Top of Extracted information
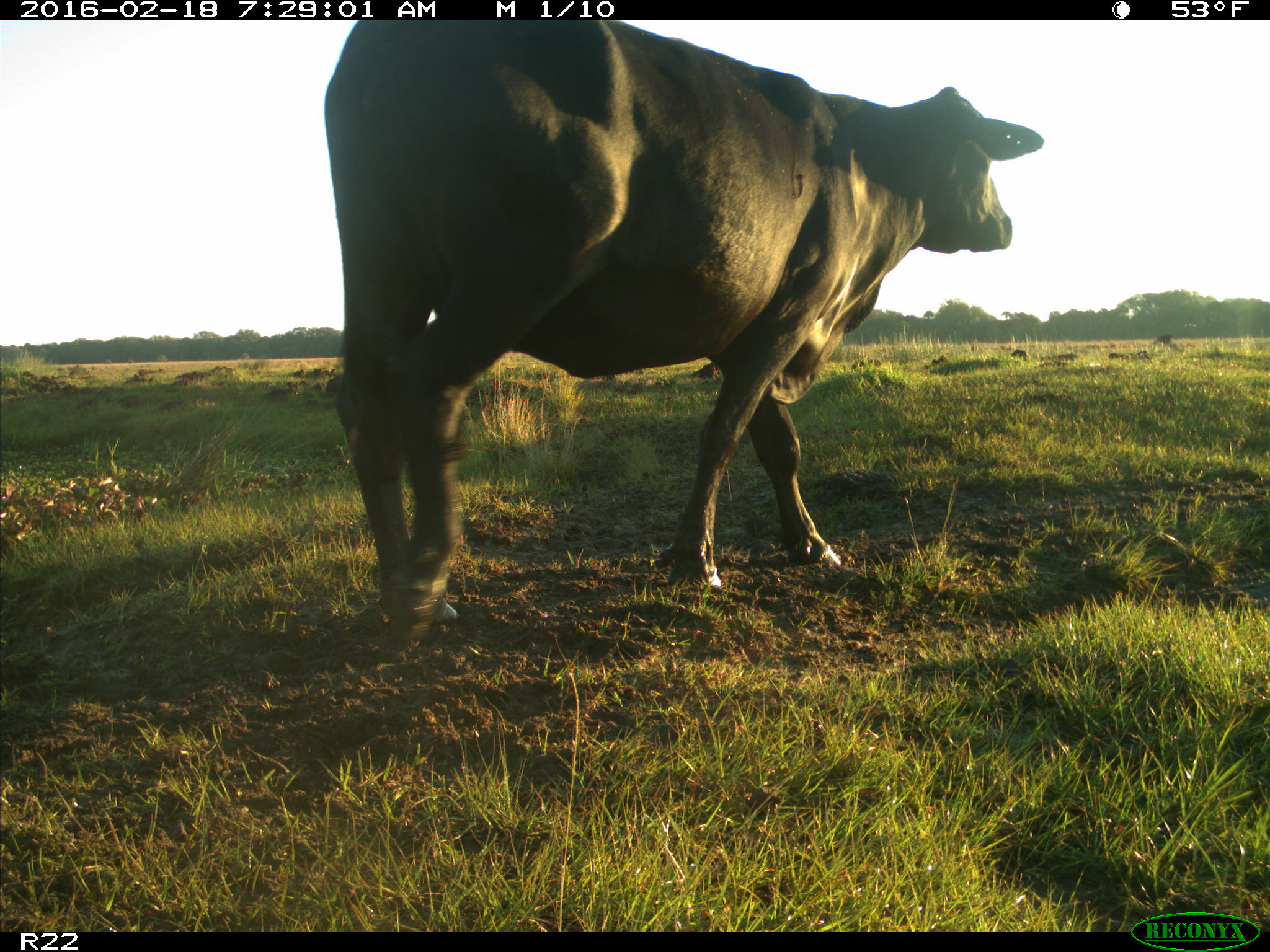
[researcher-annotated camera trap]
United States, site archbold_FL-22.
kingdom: Animalia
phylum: Chordata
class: Mammalia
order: Artiodactyla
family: Bovidae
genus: Bos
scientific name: Bos taurus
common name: domestic cow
Bottom of Extracted information
Could you set down every record above exactly as written, leaving out the pictures?

### Response box
[researcher-annotated camera trap]
United States, site archbold_FL-22.
kingdom: Animalia
phylum: Chordata
class: Mammalia
order: Artiodactyla
family: Bovidae
genus: Bos
scientific name: Bos taurus
common name: domestic cow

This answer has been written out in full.